● **Document passage**
Open lrvick opened 6 years ago
@oxij Just noticed that the current spec doesn't include the question of where the signature is to be put is not included in the current spec. Do you have an opinion about it? Git does gpgsig [gpg signature with newlines included, one space at the beginning of each new line]
in the metadata fields, but I'm not sure it'd be really easy to parse? Sounds like the least bad option anyway, though.
@lrvick I think the argument in favor of keeping a format similar to what git does is, it'd make integration into git upstream much easier. If it's using JSON, I'd be willing to bet Junio Hamano would laugh at us. Now… I can only bet :)
@lrvick I think the argument in favor of keeping a format similar to what git does is, it'd make integration into git upstream much easier. If it's using JSON, I'd be willing to bet Junio Hamano would laugh at us. Now… I can only bet :)

● **The data**

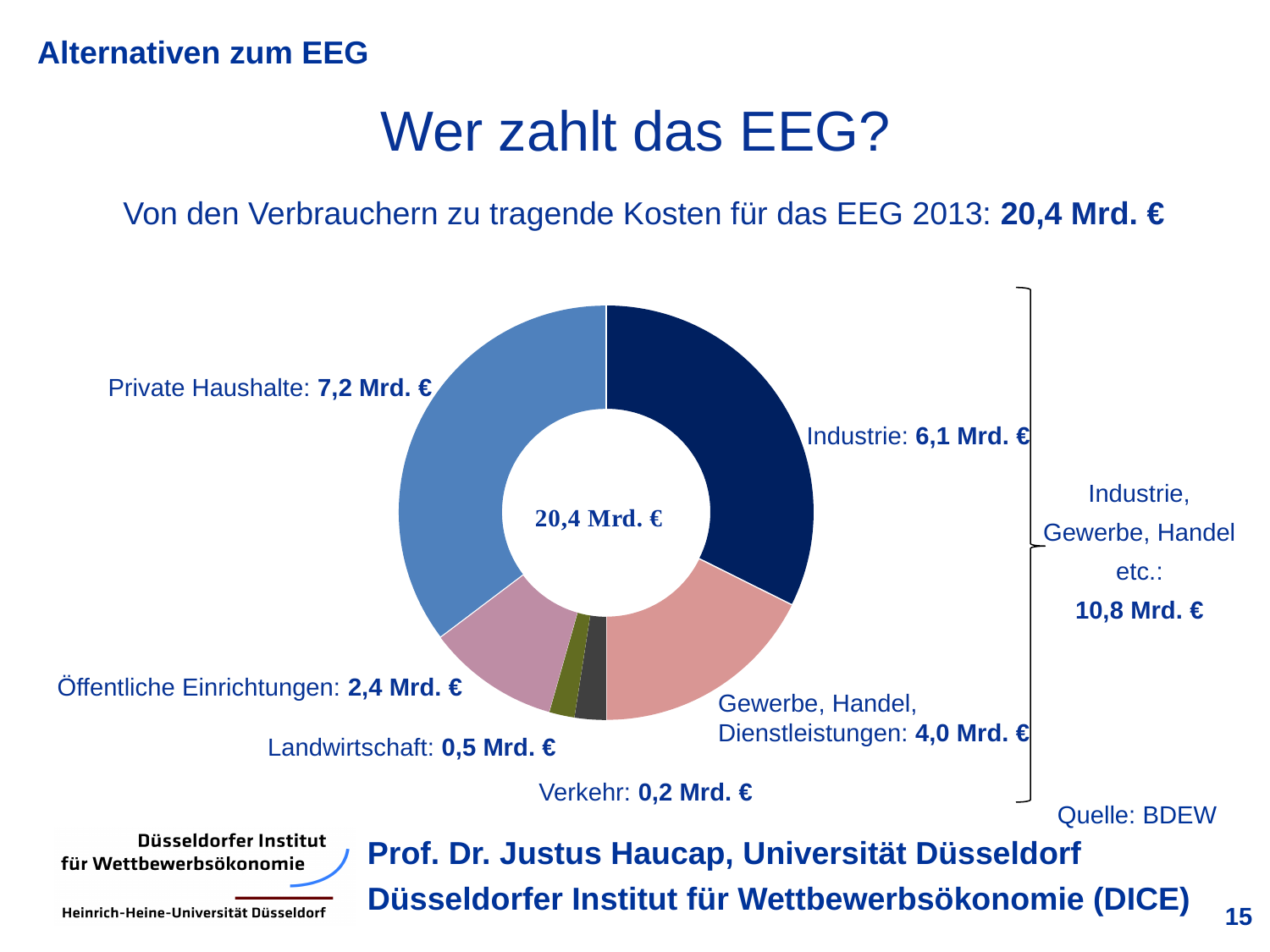
How many categories does the chart show? 6 What total value is printed in the centre of the chart? 20,4 Mrd. € What is the value for Industrie? 6,1 Mrd. € What is the difference between Gewerbe, Handel, Dienstleistungen and Öffentliche Einrichtungen? 1,6 Mrd. € What is the value for Private Haushalte? 7,2 Mrd. € What is the value for Gewerbe, Handel, Dienstleistungen? 4,0 Mrd. € Which category has the largest share of the chart? Private Haushalte What is the difference between Private Haushalte and Industrie? 1,1 Mrd. € Which category has the smallest share of the chart? Verkehr What kind of chart is shown on the slide? Pie (donut) chart What is the value for Landwirtschaft? 0,5 Mrd. € Which is larger, Öffentliche Einrichtungen or Landwirtschaft? Öffentliche Einrichtungen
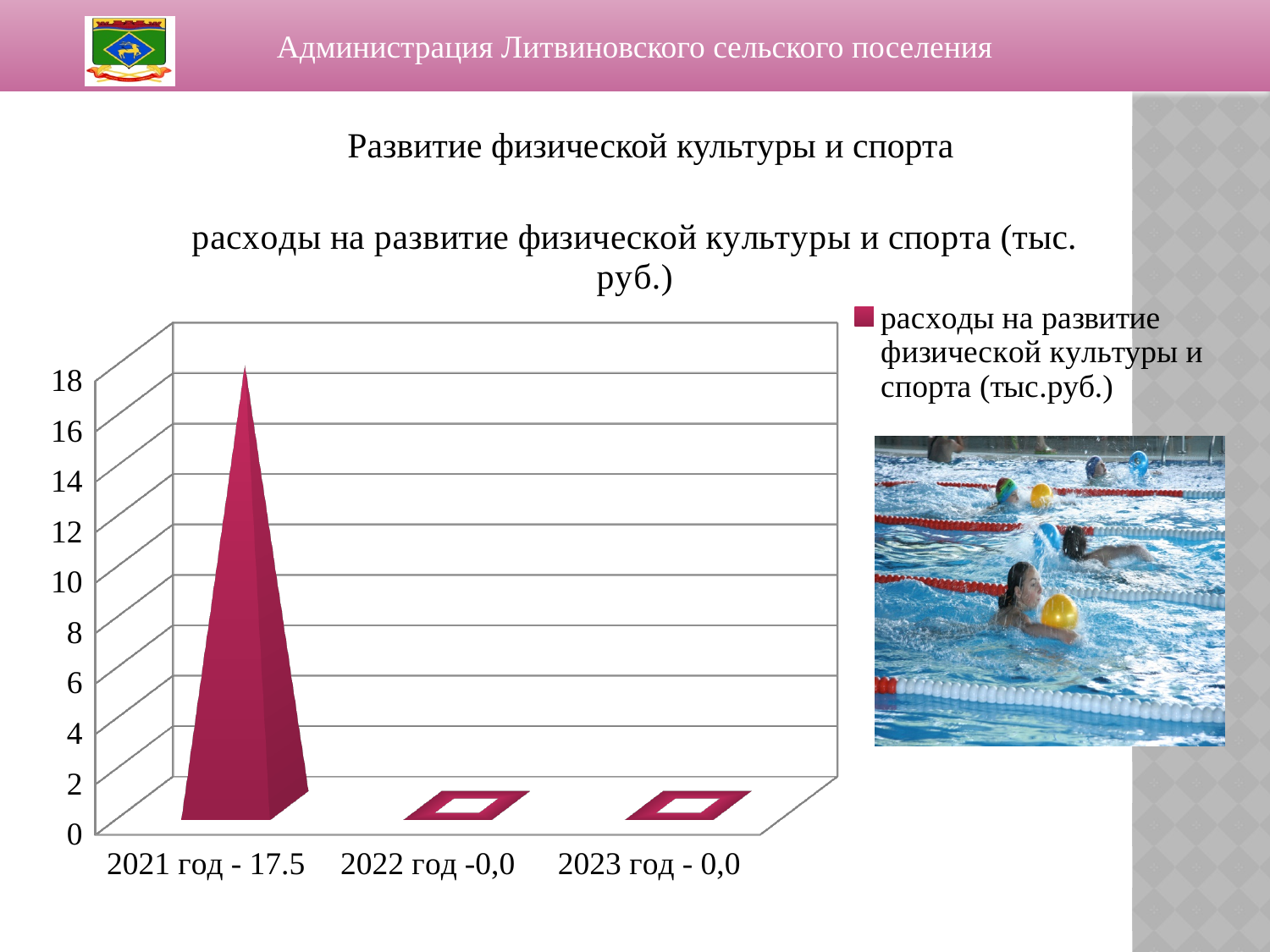
What type of chart is shown on the slide? bar chart Which year has the highest value in the chart? 2021 год How many series does the chart legend list? 1 What is the difference between the value for 2021 год and the value for 2023 год? 17.5 Do the values rise or fall from 2021 год to 2023 год along the x axis? fall What is the value for 2023 год according to the category label? 0,0 What is the title of the chart? расходы на развитие физической культуры и спорта (тыс. руб.) Is the value for 2021 год greater or less than 16? greater Which is larger, the value for 2021 год or the value for 2022 год? 2021 год What is the value for 2021 год according to the category label? 17.5 How many categories are shown on the x axis of the chart? 3 What is the value for 2022 год according to the category label? 0,0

● **Tasks**
- A) From the signature thread, quote the part that opens with the words containing "Open lrvick opened" and closes with "option anyway, though.".
- B) Answer these questions from the signature thread:
(i) How long ago was the issue opened?
(ii) What field name does Git use for the signature in the metadata fields?
(iii) Who does the thread say would likely laugh if JSON were used?
The data comes from a separate source.

● **Answers given**
- A)
Open lrvick opened 6 years ago
@oxij Just noticed that the current spec doesn't include the question of where the signature is to be put is not included in the current spec. Do you have an opinion about it? Git does gpgsig [gpg signature with newlines included, one space at the beginning of each new line]
in the metadata fields, but I'm not sure it'd be really easy to parse? Sounds like the least bad option anyway, though.

- B)
(i) 6 years ago
(ii) gpgsig
(iii) Junio Hamano